— Task 1 —
Filter the records below down to the lines that contain the word "upstairs", and copy each of those lines.
— Task 2 —
Can you resume the piece below about the Mid Wales League (South) season, carrying it on from its last sentence?

— Given passage —
Presteigne Reserves will open their Mid Wales League (South) season on Friday, 2 September when they will head to Forest Road to take on Hay St Marys Reserves in a 7.30pm kick off.
To say the Mid Wales League (South) is something of a departure from the norm would be a candidate for understatement of the year, but Roy Simcock and his players will doubtless be keen to make the best of a far-from-ideal job.
Incidentally, this is in no way a dig at the Mid Wales League (South)’s management committee who have moved heaven and earth to come up with something approaching a meaningful competition at this level. In the past I have criticised officials when I felt they deserved it, but not on this occasion – the ‘South’ officials are as much victims of the restructuring as the teams that remain in the league.
I appreciate this more than most having represented the club at three or four Mid Wales League (South) meetings in the build up to the season.
Five clubs will take part in the Mid Wales League (South) this season – Presteigne Reserves, Hay St Marys Reserves, Newcastle, Felindre and St Harmon. In particular, you have to feel for Felindre who have invested heavily in ground improvements only to then find they could be seriously short of home fixtures.

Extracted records

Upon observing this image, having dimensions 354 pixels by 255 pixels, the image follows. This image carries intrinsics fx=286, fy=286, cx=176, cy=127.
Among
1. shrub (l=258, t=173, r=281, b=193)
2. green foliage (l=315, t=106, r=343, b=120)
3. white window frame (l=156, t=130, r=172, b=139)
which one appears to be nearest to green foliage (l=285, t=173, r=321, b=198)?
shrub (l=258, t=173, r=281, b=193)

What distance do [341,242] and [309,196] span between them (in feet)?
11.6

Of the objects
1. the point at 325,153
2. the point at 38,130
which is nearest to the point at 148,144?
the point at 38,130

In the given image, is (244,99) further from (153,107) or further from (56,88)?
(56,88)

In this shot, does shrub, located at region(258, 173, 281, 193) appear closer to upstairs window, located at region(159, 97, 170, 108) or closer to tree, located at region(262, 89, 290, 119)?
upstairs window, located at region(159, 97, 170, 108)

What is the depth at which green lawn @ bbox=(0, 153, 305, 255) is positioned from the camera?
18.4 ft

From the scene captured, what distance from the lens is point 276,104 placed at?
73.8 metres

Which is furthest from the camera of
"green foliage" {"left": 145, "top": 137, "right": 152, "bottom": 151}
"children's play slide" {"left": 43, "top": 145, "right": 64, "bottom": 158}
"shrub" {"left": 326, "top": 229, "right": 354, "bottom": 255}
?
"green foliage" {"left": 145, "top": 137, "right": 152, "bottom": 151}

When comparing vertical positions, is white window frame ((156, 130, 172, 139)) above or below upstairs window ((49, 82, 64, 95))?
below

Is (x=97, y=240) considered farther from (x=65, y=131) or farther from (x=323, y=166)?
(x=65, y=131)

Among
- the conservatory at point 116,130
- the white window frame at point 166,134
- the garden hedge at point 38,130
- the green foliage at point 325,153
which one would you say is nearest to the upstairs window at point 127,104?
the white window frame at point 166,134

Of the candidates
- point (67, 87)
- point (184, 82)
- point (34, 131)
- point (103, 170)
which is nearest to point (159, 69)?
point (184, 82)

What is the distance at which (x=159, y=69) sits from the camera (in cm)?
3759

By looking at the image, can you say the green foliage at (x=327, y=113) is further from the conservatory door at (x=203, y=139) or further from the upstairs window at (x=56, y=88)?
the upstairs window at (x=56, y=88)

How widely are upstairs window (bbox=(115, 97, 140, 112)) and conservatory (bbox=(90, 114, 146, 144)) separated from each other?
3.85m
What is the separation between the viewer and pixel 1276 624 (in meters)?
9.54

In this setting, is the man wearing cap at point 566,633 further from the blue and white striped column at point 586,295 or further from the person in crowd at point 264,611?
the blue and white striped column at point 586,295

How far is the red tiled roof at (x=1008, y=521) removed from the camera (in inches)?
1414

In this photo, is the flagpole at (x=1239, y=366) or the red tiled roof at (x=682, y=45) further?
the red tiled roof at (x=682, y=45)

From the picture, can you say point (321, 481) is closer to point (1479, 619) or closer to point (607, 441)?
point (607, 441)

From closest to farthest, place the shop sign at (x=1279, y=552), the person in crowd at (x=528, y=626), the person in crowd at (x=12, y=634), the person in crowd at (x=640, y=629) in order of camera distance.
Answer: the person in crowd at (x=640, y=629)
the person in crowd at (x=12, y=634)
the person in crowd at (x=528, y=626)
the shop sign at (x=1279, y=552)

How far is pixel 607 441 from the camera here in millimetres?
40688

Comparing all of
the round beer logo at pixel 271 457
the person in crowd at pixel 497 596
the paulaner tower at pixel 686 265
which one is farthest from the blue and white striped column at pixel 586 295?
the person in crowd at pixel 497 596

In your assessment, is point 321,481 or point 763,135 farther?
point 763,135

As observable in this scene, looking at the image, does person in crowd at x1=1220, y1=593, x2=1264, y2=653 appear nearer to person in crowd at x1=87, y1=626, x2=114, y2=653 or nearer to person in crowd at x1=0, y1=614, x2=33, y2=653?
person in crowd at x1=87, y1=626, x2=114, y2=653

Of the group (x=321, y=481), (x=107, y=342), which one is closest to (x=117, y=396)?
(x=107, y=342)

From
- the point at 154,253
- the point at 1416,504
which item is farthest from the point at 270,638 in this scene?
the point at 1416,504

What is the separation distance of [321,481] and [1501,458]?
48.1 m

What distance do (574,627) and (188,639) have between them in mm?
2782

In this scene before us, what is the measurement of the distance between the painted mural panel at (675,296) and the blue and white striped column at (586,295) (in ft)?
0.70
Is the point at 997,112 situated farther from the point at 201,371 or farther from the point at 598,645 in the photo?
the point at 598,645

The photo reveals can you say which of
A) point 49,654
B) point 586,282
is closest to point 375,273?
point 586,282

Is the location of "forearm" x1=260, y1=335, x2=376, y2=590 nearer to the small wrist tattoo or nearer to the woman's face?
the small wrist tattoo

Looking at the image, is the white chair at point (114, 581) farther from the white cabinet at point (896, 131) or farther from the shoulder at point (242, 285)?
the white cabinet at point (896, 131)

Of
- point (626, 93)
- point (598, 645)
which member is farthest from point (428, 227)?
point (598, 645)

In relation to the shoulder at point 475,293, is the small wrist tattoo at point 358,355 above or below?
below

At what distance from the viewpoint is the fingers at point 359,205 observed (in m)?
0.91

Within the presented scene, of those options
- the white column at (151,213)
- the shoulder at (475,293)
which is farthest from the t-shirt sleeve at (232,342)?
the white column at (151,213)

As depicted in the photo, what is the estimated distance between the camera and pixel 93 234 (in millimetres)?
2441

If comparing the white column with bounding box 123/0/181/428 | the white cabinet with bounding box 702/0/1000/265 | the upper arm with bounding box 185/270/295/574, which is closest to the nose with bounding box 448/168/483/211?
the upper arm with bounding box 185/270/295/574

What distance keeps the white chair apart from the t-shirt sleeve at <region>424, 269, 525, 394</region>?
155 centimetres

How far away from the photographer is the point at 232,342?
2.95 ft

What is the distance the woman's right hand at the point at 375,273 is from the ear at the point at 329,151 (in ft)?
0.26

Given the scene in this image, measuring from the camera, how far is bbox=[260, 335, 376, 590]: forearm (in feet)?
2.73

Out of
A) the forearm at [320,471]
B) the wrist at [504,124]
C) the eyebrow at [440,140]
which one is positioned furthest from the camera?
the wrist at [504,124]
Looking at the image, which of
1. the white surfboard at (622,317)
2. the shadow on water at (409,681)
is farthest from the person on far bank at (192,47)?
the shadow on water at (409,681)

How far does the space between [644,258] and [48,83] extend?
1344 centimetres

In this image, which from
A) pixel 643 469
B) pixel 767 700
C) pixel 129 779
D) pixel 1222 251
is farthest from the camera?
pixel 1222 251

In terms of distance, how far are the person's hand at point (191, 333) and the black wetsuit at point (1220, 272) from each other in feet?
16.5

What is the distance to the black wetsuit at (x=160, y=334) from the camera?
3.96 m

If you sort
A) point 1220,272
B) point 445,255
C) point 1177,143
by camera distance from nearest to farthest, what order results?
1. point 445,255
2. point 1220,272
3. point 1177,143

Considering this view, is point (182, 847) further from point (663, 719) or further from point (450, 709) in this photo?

— Response 1 —
In this shot, does shrub, located at region(258, 173, 281, 193) appear closer to upstairs window, located at region(159, 97, 170, 108) or closer to tree, located at region(262, 89, 290, 119)?
upstairs window, located at region(159, 97, 170, 108)
When comparing vertical positions, is white window frame ((156, 130, 172, 139)) above or below upstairs window ((49, 82, 64, 95))?
which one would you say is nearest to the upstairs window at point 127,104?
By looking at the image, can you say the green foliage at (x=327, y=113) is further from the conservatory door at (x=203, y=139) or further from the upstairs window at (x=56, y=88)?
the upstairs window at (x=56, y=88)
How widely are upstairs window (bbox=(115, 97, 140, 112)) and conservatory (bbox=(90, 114, 146, 144)) separated from each other?

— Response 2 —
But the plan is that clubs will face each other on a home and away basis prior to the Christmas break – and then again after it. So, this should provide them with 16 league games.
There will also be a knockout competition featuring Mid Wales League (South) clubs and those in the Montgomeryshire Amateur League.
On top of this, there will be a League Cup and assorted club cups, including our own Alfred Sparey Cup, so there should be enough meaningful football for Roy, Bryn and their squad to get their teeth into.
But the FAW leagues committee needs to take a long, hard look at itself over this. It’s not only the Mid Wales League (South) that is struggling for member clubs this season – the picture is mirrored in the Montgomeryshire Amateur League and reportedly at other leagues at a similar level across Wales.
This drive towards pushing clubs up through the leagues coupled with the introduction of the Reserve leagues at Step Three is obviously having a detrimental effect on grass roots football on a range of levels. Already this season we have seen three clubs drop out of the Central Wales South, partly because players don’t want the regular long-distance games and partly because the commitment isn’t there in the way it used to be.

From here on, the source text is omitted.